Instructions for the task - Go through the records line by line from the top and repeat each one exactly, ending with the line that contains "common name: mouse".

Records from a data collection -
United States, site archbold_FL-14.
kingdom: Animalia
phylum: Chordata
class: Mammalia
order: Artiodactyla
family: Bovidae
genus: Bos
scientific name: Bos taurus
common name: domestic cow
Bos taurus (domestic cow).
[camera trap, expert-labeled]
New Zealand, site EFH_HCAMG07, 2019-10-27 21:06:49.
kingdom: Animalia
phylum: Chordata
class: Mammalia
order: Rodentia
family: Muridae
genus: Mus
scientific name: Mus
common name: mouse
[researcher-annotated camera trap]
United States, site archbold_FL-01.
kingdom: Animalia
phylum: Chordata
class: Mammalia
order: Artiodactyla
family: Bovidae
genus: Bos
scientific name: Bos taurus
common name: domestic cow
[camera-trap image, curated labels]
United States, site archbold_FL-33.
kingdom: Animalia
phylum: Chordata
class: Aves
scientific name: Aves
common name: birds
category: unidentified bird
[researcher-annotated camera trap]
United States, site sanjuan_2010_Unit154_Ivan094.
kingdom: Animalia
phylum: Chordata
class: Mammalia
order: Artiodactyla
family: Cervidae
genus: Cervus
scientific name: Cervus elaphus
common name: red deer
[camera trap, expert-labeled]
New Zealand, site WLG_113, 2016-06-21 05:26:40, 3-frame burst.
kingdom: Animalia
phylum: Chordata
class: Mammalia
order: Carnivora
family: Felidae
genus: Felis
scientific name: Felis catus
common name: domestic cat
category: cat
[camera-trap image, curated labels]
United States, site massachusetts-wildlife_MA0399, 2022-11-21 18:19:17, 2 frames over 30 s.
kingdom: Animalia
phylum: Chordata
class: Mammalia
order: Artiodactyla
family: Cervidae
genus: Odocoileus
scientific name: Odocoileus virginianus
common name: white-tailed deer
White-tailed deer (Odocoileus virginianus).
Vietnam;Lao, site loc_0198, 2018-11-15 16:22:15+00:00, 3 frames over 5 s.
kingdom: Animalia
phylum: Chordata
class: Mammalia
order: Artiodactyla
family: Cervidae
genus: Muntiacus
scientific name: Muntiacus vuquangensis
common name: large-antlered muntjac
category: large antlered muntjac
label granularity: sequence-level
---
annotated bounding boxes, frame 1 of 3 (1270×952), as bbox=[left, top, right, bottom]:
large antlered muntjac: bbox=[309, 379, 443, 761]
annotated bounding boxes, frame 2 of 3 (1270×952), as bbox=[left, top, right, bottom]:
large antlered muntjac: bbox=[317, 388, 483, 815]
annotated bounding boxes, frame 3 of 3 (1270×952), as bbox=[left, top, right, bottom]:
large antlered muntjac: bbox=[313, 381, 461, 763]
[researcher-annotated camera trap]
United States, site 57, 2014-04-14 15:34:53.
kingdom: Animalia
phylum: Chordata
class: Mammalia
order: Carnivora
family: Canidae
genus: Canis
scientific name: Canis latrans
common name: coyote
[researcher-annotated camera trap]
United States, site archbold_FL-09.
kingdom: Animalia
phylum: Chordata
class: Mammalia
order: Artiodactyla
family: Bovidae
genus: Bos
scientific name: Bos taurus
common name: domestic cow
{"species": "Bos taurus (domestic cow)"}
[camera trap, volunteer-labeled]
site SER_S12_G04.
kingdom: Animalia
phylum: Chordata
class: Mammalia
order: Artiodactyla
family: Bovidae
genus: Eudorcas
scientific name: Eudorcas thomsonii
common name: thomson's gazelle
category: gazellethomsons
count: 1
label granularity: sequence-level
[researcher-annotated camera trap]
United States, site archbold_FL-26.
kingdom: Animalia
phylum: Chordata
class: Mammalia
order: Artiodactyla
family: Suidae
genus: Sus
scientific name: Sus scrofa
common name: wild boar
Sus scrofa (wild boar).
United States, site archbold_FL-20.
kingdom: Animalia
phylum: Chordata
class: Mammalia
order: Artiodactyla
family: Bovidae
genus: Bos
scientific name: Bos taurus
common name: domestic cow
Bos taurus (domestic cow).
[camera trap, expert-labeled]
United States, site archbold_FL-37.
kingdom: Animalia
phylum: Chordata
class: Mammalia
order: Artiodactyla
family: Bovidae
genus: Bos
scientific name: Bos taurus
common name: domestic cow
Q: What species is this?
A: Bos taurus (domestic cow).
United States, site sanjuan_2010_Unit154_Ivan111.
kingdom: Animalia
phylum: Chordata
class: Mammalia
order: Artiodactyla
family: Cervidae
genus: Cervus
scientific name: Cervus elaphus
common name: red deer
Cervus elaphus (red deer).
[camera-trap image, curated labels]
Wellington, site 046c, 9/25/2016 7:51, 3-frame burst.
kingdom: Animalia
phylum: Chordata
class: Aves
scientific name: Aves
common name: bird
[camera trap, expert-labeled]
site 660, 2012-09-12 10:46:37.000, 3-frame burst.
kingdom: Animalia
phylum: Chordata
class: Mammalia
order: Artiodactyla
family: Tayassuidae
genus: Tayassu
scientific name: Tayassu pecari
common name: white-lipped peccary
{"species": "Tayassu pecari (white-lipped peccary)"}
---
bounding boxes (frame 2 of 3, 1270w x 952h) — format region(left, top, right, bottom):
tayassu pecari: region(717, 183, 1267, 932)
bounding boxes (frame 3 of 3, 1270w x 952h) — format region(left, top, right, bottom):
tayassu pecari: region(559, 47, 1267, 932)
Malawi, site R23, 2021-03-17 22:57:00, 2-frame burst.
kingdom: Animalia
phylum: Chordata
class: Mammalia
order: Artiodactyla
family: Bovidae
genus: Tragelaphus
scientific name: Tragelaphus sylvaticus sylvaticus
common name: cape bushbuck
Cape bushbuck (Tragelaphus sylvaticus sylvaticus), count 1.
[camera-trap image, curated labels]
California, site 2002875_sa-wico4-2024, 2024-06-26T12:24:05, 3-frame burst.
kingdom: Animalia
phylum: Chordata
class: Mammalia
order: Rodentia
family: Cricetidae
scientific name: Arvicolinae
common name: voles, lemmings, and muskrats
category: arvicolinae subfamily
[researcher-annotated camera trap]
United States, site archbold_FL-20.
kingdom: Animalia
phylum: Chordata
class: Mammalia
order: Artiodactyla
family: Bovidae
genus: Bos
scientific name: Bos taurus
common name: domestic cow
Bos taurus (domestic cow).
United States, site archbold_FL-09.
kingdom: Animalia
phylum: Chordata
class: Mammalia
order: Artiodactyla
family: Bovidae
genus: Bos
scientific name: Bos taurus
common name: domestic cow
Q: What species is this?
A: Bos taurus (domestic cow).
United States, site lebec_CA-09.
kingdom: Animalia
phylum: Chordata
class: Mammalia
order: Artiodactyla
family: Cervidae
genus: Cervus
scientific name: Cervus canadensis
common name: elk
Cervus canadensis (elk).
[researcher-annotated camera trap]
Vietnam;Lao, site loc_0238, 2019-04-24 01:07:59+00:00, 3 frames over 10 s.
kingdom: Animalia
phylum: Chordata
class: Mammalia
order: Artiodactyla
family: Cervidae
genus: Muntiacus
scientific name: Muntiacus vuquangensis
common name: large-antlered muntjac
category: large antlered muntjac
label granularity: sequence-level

Solution to the problem -
United States, site archbold_FL-14.
kingdom: Animalia
phylum: Chordata
class: Mammalia
order: Artiodactyla
family: Bovidae
genus: Bos
scientific name: Bos taurus
common name: domestic cow
Bos taurus (domestic cow).
[camera trap, expert-labeled]
New Zealand, site EFH_HCAMG07, 2019-10-27 21:06:49.
kingdom: Animalia
phylum: Chordata
class: Mammalia
order: Rodentia
family: Muridae
genus: Mus
scientific name: Mus
common name: mouse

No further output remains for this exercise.